In the latest article in my blog:
NOT IN vs. NOT EXISTS vs. LEFT JOIN / IS NULL: Oracle
, there is a query in which Oracle does not use full table scan but rather joins two indexes to get the column values:
SELECT l.id, l.value
FROM t_left l
WHERE NOT EXISTS
(
SELECT value
FROM t_right r
WHERE r.value = l.value
)
The plan is:
SELECT STATEMENT
HASH JOIN ANTI
VIEW , 20090917_anti.index$_join$_001
HASH JOIN
INDEX FAST FULL SCAN, 20090917_anti.PK_LEFT_ID
INDEX FAST FULL SCAN, 20090917_anti.IX_LEFT_VALUE
INDEX FAST FULL SCAN, 20090917_anti.IX_RIGHT_VALUE
As you can see, there is no TABLE SCAN on t_left here.

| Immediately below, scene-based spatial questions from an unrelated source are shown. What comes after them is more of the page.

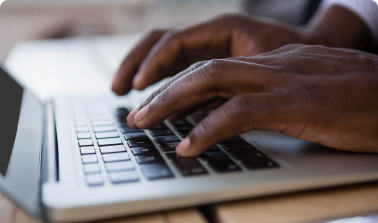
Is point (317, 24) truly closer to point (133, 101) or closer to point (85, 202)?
point (133, 101)

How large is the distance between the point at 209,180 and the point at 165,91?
147mm

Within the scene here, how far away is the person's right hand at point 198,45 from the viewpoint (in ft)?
2.24

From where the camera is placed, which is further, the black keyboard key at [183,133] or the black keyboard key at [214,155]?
the black keyboard key at [183,133]

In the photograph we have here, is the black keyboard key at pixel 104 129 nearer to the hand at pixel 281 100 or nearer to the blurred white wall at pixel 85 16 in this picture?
the hand at pixel 281 100

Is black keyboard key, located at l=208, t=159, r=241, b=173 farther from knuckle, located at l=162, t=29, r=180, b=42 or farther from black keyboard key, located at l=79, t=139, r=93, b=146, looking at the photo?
knuckle, located at l=162, t=29, r=180, b=42

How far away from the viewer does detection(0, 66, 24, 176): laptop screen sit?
341 mm

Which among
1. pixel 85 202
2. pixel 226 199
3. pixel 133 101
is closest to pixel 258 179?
pixel 226 199

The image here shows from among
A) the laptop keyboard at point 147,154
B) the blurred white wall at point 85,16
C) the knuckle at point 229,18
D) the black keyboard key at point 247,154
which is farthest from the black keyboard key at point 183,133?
the blurred white wall at point 85,16

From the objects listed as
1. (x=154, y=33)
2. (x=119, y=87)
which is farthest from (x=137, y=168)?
(x=154, y=33)

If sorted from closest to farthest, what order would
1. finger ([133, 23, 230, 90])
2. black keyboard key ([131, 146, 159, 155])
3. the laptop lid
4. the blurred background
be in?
the laptop lid
black keyboard key ([131, 146, 159, 155])
finger ([133, 23, 230, 90])
the blurred background

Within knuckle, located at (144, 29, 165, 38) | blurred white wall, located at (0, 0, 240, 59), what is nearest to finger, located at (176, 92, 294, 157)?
knuckle, located at (144, 29, 165, 38)

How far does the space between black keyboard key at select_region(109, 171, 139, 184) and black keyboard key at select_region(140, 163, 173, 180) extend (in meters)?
0.01

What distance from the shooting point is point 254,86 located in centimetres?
39

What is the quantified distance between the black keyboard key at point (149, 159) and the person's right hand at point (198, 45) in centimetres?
33
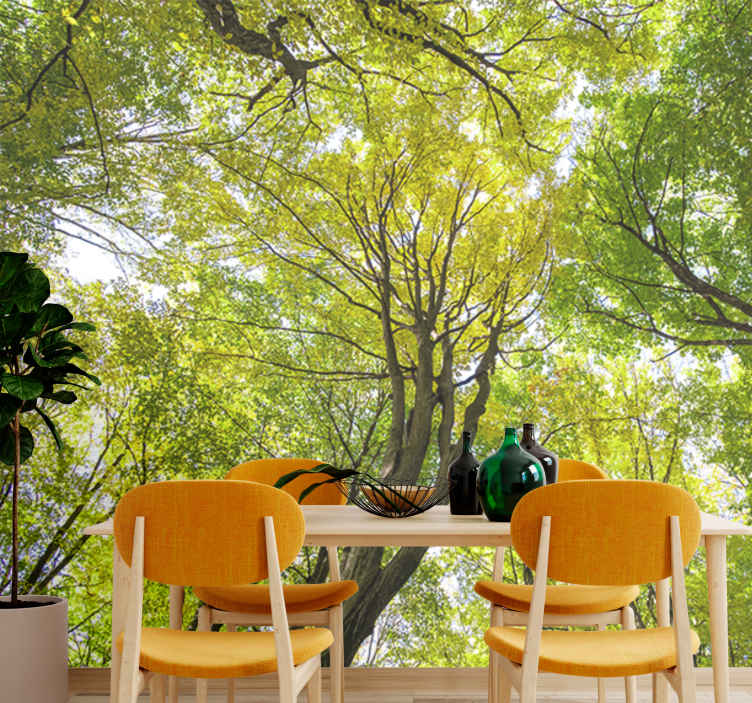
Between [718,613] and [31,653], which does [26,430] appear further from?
[718,613]

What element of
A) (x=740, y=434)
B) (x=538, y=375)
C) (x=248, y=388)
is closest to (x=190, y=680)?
(x=248, y=388)

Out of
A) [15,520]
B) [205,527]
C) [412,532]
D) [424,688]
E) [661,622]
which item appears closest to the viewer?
[205,527]

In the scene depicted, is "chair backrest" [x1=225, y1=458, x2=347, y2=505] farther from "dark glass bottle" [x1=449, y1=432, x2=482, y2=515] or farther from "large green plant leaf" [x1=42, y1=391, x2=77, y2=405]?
"large green plant leaf" [x1=42, y1=391, x2=77, y2=405]

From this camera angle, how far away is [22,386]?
2453 millimetres

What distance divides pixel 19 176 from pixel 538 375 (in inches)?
97.6

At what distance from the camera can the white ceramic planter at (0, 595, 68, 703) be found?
2.42m

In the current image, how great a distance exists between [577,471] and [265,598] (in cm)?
116

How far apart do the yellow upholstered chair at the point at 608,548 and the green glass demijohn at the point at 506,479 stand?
0.99ft

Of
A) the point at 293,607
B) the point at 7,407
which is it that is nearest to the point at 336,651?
the point at 293,607

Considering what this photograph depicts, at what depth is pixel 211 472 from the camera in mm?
3184

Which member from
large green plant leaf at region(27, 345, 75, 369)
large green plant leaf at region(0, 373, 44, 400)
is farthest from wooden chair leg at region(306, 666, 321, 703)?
large green plant leaf at region(27, 345, 75, 369)

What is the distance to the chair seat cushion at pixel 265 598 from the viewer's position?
2.05 meters

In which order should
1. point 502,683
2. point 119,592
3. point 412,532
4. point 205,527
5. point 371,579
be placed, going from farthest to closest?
point 371,579 → point 502,683 → point 119,592 → point 412,532 → point 205,527

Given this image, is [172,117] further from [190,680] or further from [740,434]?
[740,434]
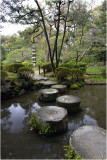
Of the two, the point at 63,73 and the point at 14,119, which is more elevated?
the point at 63,73

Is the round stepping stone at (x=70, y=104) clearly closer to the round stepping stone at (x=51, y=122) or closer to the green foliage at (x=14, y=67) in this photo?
the round stepping stone at (x=51, y=122)

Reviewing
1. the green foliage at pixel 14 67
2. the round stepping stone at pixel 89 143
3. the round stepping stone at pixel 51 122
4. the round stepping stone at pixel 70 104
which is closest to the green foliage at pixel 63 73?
the green foliage at pixel 14 67

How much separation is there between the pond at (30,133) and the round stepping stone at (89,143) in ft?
1.68

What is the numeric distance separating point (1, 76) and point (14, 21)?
4708 millimetres

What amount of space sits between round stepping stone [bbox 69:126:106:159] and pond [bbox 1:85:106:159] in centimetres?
51

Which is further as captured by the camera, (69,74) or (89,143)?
(69,74)

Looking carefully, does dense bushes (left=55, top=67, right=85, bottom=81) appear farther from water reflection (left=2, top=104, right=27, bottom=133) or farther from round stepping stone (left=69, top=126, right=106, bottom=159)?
round stepping stone (left=69, top=126, right=106, bottom=159)

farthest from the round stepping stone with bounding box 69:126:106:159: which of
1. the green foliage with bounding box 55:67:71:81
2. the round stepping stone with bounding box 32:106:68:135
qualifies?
the green foliage with bounding box 55:67:71:81

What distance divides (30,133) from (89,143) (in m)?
1.63

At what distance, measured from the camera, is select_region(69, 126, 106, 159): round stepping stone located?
1.77m

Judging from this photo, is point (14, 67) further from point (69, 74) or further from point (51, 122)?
point (51, 122)

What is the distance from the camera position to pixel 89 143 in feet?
6.50

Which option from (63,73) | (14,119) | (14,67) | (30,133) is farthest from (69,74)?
(30,133)

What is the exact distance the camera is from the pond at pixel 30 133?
227 cm
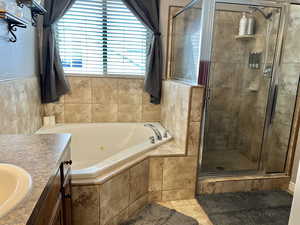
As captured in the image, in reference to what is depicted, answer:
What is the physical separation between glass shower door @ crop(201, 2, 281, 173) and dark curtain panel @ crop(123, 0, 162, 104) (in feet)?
2.00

Instead, Oracle takes the indexes on id and value, joins them on rowid and gets the (id, value) pairs from the join result.
Now, to your query:
SELECT *
FROM some_table
WHERE field_one is not null and field_two = ?
GROUP BY
field_three, field_four, field_five
First, it will not compile, since you are selecting * from a table with a GROUP BY clause.
You need to replace * with expressions based on the grouping columns and aggregates of the non-grouping columns.
You will most probably benefit from the following index:
CREATE INDEX ix_sometable_23451 ON some_table (field_two, field_three, field_four, field_five, field_one)
, since it will contain everything for both filtering on field_two, sorting on field_three, field_four, field_five (useful for GROUP BY) and making sure that field_one is NOT NULL.
Do you need to create an index for fields of group by fields in an Oracle database?
No. You don't need to, in the sense that a query will run irrespective of whether any indexes exist or not. Indexes are provided to improve query performance.
It can, however, help; but I'd hesitate to add an index just to help one query, without thinking about the possible impact of the new index on the database.
...the only relevant index for this query is an index created for field_two. Other single-field or composite indexes created on any of the other fields will not be used for the above query. Does this sound correct?
Not always. Often a GROUP BY will require Oracle to perform a sort (but not always); and you can eliminate the sort operation by providing a suitable index on the column(s) to be sorted.
Whether you actually need to worry about the GROUP BY performance, however, is an important question for you to think about.